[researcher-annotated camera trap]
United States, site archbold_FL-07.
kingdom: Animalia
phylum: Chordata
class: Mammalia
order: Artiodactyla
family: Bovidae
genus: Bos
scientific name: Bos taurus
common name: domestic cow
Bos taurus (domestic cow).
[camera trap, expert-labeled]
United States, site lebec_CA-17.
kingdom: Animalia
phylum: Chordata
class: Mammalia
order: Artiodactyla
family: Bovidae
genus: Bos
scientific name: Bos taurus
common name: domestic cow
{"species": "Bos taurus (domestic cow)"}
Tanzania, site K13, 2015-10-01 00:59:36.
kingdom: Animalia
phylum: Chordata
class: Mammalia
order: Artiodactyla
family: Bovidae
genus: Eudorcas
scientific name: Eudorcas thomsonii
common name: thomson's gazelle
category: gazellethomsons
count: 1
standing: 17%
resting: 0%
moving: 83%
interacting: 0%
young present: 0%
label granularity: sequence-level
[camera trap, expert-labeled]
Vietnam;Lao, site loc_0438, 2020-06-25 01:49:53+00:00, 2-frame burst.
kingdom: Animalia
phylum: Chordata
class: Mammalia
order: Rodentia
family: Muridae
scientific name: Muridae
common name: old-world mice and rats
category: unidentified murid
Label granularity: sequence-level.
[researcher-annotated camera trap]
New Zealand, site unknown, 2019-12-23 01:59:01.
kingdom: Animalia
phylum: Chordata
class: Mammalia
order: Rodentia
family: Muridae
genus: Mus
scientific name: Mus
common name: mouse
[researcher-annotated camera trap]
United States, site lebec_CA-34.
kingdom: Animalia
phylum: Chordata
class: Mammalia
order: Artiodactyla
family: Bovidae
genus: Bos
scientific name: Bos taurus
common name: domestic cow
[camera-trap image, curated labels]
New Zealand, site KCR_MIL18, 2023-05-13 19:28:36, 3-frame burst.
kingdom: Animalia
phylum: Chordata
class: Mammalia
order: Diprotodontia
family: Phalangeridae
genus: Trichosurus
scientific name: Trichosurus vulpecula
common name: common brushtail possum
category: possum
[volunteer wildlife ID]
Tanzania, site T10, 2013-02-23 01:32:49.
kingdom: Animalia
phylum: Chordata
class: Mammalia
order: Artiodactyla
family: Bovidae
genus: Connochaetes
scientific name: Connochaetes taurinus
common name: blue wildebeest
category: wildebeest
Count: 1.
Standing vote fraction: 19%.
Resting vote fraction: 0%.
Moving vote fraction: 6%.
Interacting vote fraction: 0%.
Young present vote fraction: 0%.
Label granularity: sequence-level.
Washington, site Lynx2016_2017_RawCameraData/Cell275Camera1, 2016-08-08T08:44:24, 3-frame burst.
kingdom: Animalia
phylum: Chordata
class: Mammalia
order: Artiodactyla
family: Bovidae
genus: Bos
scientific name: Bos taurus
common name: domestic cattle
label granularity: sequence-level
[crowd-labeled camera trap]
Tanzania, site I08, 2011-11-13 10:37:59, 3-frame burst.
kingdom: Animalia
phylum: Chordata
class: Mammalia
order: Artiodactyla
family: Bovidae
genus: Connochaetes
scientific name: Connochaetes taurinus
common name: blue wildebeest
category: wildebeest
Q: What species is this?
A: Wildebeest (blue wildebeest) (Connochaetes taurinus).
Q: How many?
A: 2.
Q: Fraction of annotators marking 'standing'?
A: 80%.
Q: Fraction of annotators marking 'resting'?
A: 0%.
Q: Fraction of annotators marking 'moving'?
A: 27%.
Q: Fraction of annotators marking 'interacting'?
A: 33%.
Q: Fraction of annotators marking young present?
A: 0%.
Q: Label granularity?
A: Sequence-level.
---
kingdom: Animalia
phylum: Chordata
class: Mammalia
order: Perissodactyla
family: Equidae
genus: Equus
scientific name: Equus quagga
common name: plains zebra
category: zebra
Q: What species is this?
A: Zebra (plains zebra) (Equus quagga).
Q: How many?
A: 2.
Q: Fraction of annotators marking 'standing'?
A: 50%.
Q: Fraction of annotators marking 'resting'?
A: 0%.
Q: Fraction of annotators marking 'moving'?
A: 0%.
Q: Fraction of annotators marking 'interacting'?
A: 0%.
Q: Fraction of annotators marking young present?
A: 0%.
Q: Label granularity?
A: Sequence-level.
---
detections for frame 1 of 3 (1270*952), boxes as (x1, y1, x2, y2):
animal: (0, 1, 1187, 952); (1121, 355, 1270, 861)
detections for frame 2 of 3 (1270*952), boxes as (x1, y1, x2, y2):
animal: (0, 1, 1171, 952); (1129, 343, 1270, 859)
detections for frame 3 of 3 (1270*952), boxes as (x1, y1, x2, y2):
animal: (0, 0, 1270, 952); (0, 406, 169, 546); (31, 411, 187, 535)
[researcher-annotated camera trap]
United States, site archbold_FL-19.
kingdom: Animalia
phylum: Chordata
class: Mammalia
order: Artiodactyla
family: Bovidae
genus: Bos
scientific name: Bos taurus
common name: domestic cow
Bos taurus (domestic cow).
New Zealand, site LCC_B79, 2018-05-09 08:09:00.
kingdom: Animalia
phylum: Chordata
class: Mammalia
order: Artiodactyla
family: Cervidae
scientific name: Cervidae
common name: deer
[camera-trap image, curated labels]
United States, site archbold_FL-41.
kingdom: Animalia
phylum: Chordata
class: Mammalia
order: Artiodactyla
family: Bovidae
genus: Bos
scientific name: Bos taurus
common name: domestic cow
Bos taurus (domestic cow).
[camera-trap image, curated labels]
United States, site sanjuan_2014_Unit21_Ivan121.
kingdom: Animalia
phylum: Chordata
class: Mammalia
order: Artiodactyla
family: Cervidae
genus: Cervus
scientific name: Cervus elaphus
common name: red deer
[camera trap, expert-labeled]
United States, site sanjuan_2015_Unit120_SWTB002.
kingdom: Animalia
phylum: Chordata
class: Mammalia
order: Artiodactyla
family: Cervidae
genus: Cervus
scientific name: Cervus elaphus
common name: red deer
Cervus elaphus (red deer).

....

Each line of the data should be transcribed exactly.

[researcher-annotated camera trap]
United States, site archbold_FL-07.
kingdom: Animalia
phylum: Chordata
class: Mammalia
order: Artiodactyla
family: Bovidae
genus: Bos
scientific name: Bos taurus
common name: domestic cow
Bos taurus (domestic cow).
[camera trap, expert-labeled]
United States, site lebec_CA-17.
kingdom: Animalia
phylum: Chordata
class: Mammalia
order: Artiodactyla
family: Bovidae
genus: Bos
scientific name: Bos taurus
common name: domestic cow
{"species": "Bos taurus (domestic cow)"}
Tanzania, site K13, 2015-10-01 00:59:36.
kingdom: Animalia
phylum: Chordata
class: Mammalia
order: Artiodactyla
family: Bovidae
genus: Eudorcas
scientific name: Eudorcas thomsonii
common name: thomson's gazelle
category: gazellethomsons
count: 1
standing: 17%
resting: 0%
moving: 83%
interacting: 0%
young present: 0%
label granularity: sequence-level
[camera trap, expert-labeled]
Vietnam;Lao, site loc_0438, 2020-06-25 01:49:53+00:00, 2-frame burst.
kingdom: Animalia
phylum: Chordata
class: Mammalia
order: Rodentia
family: Muridae
scientific name: Muridae
common name: old-world mice and rats
category: unidentified murid
Label granularity: sequence-level.
[researcher-annotated camera trap]
New Zealand, site unknown, 2019-12-23 01:59:01.
kingdom: Animalia
phylum: Chordata
class: Mammalia
order: Rodentia
family: Muridae
genus: Mus
scientific name: Mus
common name: mouse
[researcher-annotated camera trap]
United States, site lebec_CA-34.
kingdom: Animalia
phylum: Chordata
class: Mammalia
order: Artiodactyla
family: Bovidae
genus: Bos
scientific name: Bos taurus
common name: domestic cow
[camera-trap image, curated labels]
New Zealand, site KCR_MIL18, 2023-05-13 19:28:36, 3-frame burst.
kingdom: Animalia
phylum: Chordata
class: Mammalia
order: Diprotodontia
family: Phalangeridae
genus: Trichosurus
scientific name: Trichosurus vulpecula
common name: common brushtail possum
category: possum
[volunteer wildlife ID]
Tanzania, site T10, 2013-02-23 01:32:49.
kingdom: Animalia
phylum: Chordata
class: Mammalia
order: Artiodactyla
family: Bovidae
genus: Connochaetes
scientific name: Connochaetes taurinus
common name: blue wildebeest
category: wildebeest
Count: 1.
Standing vote fraction: 19%.
Resting vote fraction: 0%.
Moving vote fraction: 6%.
Interacting vote fraction: 0%.
Young present vote fraction: 0%.
Label granularity: sequence-level.
Washington, site Lynx2016_2017_RawCameraData/Cell275Camera1, 2016-08-08T08:44:24, 3-frame burst.
kingdom: Animalia
phylum: Chordata
class: Mammalia
order: Artiodactyla
family: Bovidae
genus: Bos
scientific name: Bos taurus
common name: domestic cattle
label granularity: sequence-level
[crowd-labeled camera trap]
Tanzania, site I08, 2011-11-13 10:37:59, 3-frame burst.
kingdom: Animalia
phylum: Chordata
class: Mammalia
order: Artiodactyla
family: Bovidae
genus: Connochaetes
scientific name: Connochaetes taurinus
common name: blue wildebeest
category: wildebeest
Q: What species is this?
A: Wildebeest (blue wildebeest) (Connochaetes taurinus).
Q: How many?
A: 2.
Q: Fraction of annotators marking 'standing'?
A: 80%.
Q: Fraction of annotators marking 'resting'?
A: 0%.
Q: Fraction of annotators marking 'moving'?
A: 27%.
Q: Fraction of annotators marking 'interacting'?
A: 33%.
Q: Fraction of annotators marking young present?
A: 0%.
Q: Label granularity?
A: Sequence-level.
---
kingdom: Animalia
phylum: Chordata
class: Mammalia
order: Perissodactyla
family: Equidae
genus: Equus
scientific name: Equus quagga
common name: plains zebra
category: zebra
Q: What species is this?
A: Zebra (plains zebra) (Equus quagga).
Q: How many?
A: 2.
Q: Fraction of annotators marking 'standing'?
A: 50%.
Q: Fraction of annotators marking 'resting'?
A: 0%.
Q: Fraction of annotators marking 'moving'?
A: 0%.
Q: Fraction of annotators marking 'interacting'?
A: 0%.
Q: Fraction of annotators marking young present?
A: 0%.
Q: Label granularity?
A: Sequence-level.
---
detections for frame 1 of 3 (1270*952), boxes as (x1, y1, x2, y2):
animal: (0, 1, 1187, 952); (1121, 355, 1270, 861)
detections for frame 2 of 3 (1270*952), boxes as (x1, y1, x2, y2):
animal: (0, 1, 1171, 952); (1129, 343, 1270, 859)
detections for frame 3 of 3 (1270*952), boxes as (x1, y1, x2, y2):
animal: (0, 0, 1270, 952); (0, 406, 169, 546); (31, 411, 187, 535)
[researcher-annotated camera trap]
United States, site archbold_FL-19.
kingdom: Animalia
phylum: Chordata
class: Mammalia
order: Artiodactyla
family: Bovidae
genus: Bos
scientific name: Bos taurus
common name: domestic cow
Bos taurus (domestic cow).
New Zealand, site LCC_B79, 2018-05-09 08:09:00.
kingdom: Animalia
phylum: Chordata
class: Mammalia
order: Artiodactyla
family: Cervidae
scientific name: Cervidae
common name: deer
[camera-trap image, curated labels]
United States, site archbold_FL-41.
kingdom: Animalia
phylum: Chordata
class: Mammalia
order: Artiodactyla
family: Bovidae
genus: Bos
scientific name: Bos taurus
common name: domestic cow
Bos taurus (domestic cow).
[camera-trap image, curated labels]
United States, site sanjuan_2014_Unit21_Ivan121.
kingdom: Animalia
phylum: Chordata
class: Mammalia
order: Artiodactyla
family: Cervidae
genus: Cervus
scientific name: Cervus elaphus
common name: red deer
[camera trap, expert-labeled]
United States, site sanjuan_2015_Unit120_SWTB002.
kingdom: Animalia
phylum: Chordata
class: Mammalia
order: Artiodactyla
family: Cervidae
genus: Cervus
scientific name: Cervus elaphus
common name: red deer
Cervus elaphus (red deer).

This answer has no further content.